**SHORT EXERCISE**
Drop every picture and copy exactly the lines from the one with "In the photograph, which" through the last line of the listing below.

**RECORD SET**
****************
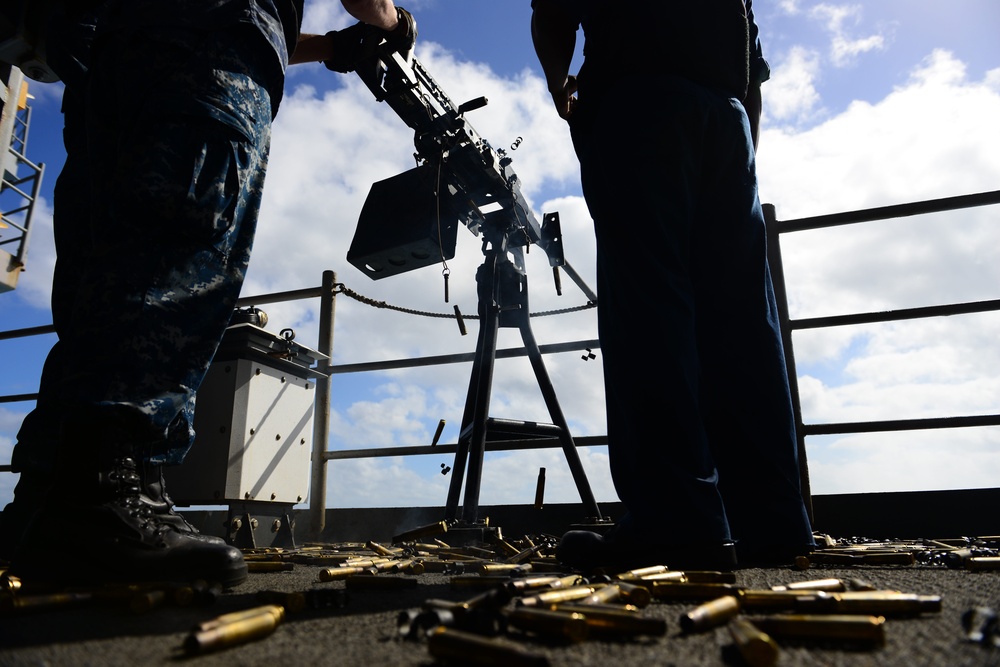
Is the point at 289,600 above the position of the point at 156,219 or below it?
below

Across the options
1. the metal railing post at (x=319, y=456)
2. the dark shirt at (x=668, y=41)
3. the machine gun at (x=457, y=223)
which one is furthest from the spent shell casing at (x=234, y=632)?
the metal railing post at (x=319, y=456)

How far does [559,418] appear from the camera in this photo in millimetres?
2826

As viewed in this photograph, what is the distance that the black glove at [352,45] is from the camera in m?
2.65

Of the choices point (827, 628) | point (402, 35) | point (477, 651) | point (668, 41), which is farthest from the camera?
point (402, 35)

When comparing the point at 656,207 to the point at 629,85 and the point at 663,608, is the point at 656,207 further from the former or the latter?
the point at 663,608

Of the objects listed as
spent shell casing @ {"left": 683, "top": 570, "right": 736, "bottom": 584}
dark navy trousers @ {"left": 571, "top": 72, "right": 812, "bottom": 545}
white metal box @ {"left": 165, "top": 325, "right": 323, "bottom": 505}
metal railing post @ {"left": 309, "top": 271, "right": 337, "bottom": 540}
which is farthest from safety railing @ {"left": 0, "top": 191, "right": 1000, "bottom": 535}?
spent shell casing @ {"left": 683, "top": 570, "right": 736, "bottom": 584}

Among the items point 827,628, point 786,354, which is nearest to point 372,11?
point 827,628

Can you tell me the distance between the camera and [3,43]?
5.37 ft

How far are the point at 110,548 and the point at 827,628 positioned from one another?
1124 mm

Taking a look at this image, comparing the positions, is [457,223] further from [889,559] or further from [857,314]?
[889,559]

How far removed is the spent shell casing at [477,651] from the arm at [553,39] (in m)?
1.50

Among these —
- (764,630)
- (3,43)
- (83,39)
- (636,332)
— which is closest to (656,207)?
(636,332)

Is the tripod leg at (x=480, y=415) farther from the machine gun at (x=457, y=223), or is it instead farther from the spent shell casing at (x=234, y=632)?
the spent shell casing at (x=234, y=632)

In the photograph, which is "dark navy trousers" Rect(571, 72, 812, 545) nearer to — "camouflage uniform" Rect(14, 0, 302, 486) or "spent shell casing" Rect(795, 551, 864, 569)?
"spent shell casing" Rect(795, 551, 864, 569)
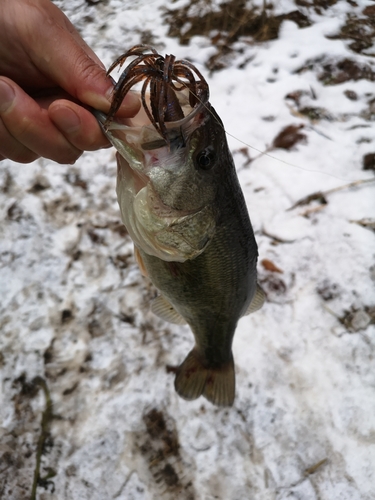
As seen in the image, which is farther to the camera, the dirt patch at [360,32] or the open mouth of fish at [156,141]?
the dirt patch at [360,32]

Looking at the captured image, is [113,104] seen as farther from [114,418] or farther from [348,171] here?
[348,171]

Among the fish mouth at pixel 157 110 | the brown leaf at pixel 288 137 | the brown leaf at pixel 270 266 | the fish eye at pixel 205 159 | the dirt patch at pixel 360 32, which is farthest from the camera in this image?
****************
**EXERCISE SOLUTION**
In the photograph, which is "dark navy trousers" Rect(571, 72, 812, 545) nearer to — "camouflage uniform" Rect(14, 0, 302, 486) or "spent shell casing" Rect(795, 551, 864, 569)?
"spent shell casing" Rect(795, 551, 864, 569)
As seen in the image, which is farther to the camera, the dirt patch at [360,32] or the open mouth of fish at [156,141]?
the dirt patch at [360,32]

Looking at the captured image, is [113,104] seen as farther from [114,418] or farther from [348,171] here?
[348,171]

Among the fish mouth at pixel 157 110 | the brown leaf at pixel 288 137 | the brown leaf at pixel 270 266 | the fish eye at pixel 205 159 | the dirt patch at pixel 360 32, which is farthest from the camera in this image?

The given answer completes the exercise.